REQUIRED WORK: Change every "camera" in the records below to "observer" and write them out again, keeping everything else the same.

-- begin DATA LISTING --

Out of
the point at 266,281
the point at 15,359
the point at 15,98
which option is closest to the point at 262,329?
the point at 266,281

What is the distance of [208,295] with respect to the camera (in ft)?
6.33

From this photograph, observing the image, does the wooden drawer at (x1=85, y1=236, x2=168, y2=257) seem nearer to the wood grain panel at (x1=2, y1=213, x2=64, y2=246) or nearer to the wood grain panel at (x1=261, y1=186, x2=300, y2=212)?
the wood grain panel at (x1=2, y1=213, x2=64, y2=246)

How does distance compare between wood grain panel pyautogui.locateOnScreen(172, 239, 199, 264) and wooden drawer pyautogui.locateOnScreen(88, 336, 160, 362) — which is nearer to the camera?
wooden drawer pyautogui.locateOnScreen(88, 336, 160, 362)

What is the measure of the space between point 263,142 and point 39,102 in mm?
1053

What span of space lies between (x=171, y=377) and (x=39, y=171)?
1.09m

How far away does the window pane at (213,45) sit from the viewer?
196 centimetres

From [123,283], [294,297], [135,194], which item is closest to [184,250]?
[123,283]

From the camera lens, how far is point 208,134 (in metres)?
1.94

-- end DATA LISTING --

ANSWER TO THE TASK:
Out of
the point at 266,281
the point at 15,359
the point at 15,98
which option is closest to the point at 262,329?
the point at 266,281

What is the distance of [208,295] with respect to the observer (in ft)?
6.33

From this photograph, observing the image, does the wooden drawer at (x1=85, y1=236, x2=168, y2=257) seem nearer to the wood grain panel at (x1=2, y1=213, x2=64, y2=246) or nearer to the wood grain panel at (x1=261, y1=186, x2=300, y2=212)?
the wood grain panel at (x1=2, y1=213, x2=64, y2=246)

How does distance compare between wood grain panel pyautogui.locateOnScreen(172, 239, 199, 264) and wooden drawer pyautogui.locateOnScreen(88, 336, 160, 362) — which is nearer to the observer?
wooden drawer pyautogui.locateOnScreen(88, 336, 160, 362)

What is the measure of the space between point 263,142 and point 39,102 in mm?
1053

What span of space lies between (x=171, y=377) and (x=39, y=171)?
1.09m

How far away does the window pane at (213,45) sit from the viewer?
196 centimetres

From [123,283], [294,297], [135,194], which item is closest to [184,250]?
[123,283]

From the observer lens, how far is point 208,134 (in metres)?
1.94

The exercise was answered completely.